Regarding the suggestion to manually edit the Git config for the problematic repo, I don't think this really solves anything considering the main advantage of Packer's is to have a declarative configuration.

I didn't know about the + form of the refspec. It sounds reasonable if done right.

overhacked commented 11 months ago

I've done some more experimenting with --force and come to understand that it has zero impact on local branch development. The --force option when used with pull or fetch only impacts:

  1. The configured remote.<name>.fetch refspec(s) (usually default: +refs/heads/*:refs/remotes/origin/*)
  2. Tags fetched with refs/tags/*:refs/tags/*
  3. Any explicit refspecs on the command line (not used by Packer)
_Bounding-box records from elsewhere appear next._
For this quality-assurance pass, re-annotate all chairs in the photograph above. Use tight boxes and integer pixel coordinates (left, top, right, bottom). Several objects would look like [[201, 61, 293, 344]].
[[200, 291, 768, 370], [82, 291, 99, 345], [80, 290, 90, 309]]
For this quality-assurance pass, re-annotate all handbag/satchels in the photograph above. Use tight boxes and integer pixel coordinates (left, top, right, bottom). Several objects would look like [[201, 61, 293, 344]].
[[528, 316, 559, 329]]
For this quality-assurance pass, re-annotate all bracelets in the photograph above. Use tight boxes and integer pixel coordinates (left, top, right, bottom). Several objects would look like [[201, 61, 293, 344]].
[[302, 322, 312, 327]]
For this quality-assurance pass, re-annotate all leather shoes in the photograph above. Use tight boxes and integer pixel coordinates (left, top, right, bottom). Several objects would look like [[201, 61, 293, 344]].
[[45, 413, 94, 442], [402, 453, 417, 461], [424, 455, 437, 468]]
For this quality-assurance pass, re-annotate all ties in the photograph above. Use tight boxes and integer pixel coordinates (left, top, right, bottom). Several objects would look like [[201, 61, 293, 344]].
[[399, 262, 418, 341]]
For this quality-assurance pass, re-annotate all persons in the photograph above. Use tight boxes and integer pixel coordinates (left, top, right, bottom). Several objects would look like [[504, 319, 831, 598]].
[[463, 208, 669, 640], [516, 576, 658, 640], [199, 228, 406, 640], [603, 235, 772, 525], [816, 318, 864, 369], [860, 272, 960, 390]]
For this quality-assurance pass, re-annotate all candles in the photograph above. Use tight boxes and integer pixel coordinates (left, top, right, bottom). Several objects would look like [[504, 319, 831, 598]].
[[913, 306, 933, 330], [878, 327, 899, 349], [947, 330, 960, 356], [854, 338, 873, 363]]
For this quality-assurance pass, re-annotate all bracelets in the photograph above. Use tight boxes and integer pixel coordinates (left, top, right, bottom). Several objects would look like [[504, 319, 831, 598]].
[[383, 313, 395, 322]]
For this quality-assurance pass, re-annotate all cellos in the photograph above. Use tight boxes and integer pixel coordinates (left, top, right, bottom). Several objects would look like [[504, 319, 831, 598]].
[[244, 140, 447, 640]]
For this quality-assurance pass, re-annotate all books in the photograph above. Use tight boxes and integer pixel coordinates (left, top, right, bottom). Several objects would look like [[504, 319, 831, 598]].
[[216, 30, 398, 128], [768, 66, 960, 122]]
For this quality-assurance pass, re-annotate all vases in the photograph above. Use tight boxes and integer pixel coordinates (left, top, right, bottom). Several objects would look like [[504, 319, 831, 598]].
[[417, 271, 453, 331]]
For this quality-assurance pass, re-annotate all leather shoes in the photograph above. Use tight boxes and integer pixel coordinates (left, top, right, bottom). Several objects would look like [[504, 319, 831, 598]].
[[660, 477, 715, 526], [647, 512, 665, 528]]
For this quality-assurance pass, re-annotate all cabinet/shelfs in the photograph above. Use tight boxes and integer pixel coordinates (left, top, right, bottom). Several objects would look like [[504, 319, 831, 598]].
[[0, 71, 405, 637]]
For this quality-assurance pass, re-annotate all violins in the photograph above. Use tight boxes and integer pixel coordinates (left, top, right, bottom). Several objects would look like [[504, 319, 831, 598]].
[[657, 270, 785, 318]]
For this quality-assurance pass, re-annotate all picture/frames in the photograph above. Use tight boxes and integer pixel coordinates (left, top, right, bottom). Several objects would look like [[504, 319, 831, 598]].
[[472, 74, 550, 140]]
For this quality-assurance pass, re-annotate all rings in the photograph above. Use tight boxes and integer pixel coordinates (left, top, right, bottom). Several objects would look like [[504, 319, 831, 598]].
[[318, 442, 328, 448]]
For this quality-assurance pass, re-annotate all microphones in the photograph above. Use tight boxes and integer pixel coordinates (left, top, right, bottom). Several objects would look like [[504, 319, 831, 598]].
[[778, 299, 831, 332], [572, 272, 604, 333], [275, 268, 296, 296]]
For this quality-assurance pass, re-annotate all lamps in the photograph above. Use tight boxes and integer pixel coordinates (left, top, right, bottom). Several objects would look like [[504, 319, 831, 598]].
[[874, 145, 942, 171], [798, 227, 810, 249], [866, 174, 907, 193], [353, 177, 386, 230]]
Because the only local refs affected by (1) and (2) are refs/tags/* and refs/remotes/origin/*, there's no possibility of the local branch heads in refs/heads/* being clobbered. refs/remotes/... is by definition coming from the remote and refs/tags/... would only be an issue if you were running all over a local repo tagging commits with names that don't yet exist on origin but might someday. If you try to use a tag name that already has been fetched, you'd have to git tag -f locally.

tl; dr:fetch --force and pull --force have...

I argue that Packer should change config_defaults.git.subcommands.update and ...fetch to include --force.